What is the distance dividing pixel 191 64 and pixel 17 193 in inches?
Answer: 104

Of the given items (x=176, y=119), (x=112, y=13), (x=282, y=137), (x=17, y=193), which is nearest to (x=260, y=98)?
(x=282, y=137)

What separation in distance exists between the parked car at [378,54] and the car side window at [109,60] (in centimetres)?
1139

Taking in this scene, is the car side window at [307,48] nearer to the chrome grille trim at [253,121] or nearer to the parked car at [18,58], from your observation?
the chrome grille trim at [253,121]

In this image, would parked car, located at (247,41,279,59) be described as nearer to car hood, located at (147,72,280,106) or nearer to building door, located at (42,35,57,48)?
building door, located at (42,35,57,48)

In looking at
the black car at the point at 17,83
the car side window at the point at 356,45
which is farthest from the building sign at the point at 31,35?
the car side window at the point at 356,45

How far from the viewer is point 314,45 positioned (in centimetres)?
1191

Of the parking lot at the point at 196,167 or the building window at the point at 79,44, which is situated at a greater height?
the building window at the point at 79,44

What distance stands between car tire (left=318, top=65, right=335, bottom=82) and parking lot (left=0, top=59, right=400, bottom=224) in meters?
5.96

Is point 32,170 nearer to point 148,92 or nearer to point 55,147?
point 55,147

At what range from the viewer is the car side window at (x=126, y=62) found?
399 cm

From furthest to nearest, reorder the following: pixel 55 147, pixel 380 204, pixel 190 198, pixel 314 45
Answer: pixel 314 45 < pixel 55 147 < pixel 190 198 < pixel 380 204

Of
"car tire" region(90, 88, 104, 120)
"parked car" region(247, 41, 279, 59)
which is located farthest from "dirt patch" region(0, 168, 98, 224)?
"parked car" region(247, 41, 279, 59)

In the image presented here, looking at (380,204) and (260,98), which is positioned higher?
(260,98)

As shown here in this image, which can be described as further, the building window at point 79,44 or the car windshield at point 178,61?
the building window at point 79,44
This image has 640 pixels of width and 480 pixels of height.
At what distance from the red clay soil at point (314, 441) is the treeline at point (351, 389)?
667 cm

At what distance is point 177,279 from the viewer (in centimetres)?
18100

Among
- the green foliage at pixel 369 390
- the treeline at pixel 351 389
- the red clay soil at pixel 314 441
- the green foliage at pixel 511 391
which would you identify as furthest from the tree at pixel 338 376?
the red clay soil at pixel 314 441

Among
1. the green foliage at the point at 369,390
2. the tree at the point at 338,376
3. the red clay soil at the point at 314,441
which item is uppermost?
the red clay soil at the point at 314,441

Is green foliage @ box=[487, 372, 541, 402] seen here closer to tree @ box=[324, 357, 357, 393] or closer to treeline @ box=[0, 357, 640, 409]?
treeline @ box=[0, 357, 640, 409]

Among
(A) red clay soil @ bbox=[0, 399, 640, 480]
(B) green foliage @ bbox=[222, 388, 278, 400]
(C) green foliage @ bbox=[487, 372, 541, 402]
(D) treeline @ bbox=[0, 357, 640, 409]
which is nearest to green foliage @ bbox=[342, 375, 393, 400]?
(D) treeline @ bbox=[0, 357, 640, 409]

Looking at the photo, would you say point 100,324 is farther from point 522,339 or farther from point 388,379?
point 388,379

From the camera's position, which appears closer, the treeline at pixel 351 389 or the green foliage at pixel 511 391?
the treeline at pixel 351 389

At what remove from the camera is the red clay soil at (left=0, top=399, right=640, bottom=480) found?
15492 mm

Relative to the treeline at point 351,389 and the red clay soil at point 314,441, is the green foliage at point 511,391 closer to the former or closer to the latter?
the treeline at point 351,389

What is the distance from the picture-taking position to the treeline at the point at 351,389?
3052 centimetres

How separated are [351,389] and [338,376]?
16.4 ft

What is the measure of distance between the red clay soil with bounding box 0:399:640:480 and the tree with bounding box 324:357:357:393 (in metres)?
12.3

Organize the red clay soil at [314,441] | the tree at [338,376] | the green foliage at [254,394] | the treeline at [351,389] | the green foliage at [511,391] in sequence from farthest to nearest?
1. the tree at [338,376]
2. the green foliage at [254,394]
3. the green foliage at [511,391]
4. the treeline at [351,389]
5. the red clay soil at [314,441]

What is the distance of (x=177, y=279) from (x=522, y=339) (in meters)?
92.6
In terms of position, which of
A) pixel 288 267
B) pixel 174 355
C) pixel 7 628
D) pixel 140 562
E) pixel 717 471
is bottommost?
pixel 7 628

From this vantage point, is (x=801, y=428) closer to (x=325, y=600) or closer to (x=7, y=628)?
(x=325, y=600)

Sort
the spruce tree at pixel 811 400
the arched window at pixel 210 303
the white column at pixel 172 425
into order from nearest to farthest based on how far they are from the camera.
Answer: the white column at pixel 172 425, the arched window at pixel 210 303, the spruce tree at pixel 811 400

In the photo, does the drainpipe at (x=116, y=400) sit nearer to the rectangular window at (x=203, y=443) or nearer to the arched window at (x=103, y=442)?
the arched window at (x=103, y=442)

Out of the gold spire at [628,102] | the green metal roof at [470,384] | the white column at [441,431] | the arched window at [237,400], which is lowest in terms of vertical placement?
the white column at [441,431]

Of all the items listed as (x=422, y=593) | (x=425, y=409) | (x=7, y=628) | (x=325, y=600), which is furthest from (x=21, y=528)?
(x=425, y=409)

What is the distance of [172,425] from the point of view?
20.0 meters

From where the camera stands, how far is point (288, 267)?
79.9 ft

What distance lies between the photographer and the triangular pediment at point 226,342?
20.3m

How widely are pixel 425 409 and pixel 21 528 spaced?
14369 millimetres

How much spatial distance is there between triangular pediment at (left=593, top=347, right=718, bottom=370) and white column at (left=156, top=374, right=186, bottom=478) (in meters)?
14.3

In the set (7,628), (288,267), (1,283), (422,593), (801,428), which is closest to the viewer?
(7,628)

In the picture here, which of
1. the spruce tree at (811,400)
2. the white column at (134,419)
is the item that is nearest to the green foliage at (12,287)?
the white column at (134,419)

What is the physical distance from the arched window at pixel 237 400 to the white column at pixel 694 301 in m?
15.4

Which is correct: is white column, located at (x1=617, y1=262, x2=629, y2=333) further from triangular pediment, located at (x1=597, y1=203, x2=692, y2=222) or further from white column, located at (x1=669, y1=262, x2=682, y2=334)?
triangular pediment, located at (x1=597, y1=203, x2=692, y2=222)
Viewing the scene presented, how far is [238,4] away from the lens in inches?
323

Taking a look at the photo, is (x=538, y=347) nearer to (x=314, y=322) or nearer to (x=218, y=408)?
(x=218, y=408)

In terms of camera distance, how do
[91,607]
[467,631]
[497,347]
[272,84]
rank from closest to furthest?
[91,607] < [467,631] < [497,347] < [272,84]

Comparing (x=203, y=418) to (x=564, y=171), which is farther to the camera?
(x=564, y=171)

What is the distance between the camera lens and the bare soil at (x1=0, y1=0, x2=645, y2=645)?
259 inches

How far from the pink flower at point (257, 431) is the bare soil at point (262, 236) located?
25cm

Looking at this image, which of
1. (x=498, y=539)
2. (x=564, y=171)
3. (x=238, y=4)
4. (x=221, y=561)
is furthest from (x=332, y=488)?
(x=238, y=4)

☆ ☆ ☆

The request>
Take the lines from the one containing "Taking a look" to the last line of the material above and write them out exactly.

Problem solution>
Taking a look at the photo, is (x=538, y=347) nearer to (x=314, y=322) or nearer to (x=218, y=408)?
(x=218, y=408)

In terms of camera distance, how do
[91,607]
[467,631]
[497,347]
[272,84]
rank from closest to furthest?
[91,607] < [467,631] < [497,347] < [272,84]

Comparing (x=203, y=418) to (x=564, y=171), which is farther to the camera?
(x=564, y=171)

What is the distance between the camera lens and the bare soil at (x1=0, y1=0, x2=645, y2=645)?
259 inches

How far from the pink flower at point (257, 431) is the bare soil at point (262, 236) located?
25cm

Looking at this image, which of
1. (x=498, y=539)
2. (x=564, y=171)
3. (x=238, y=4)
4. (x=221, y=561)
is furthest from (x=332, y=488)?
(x=238, y=4)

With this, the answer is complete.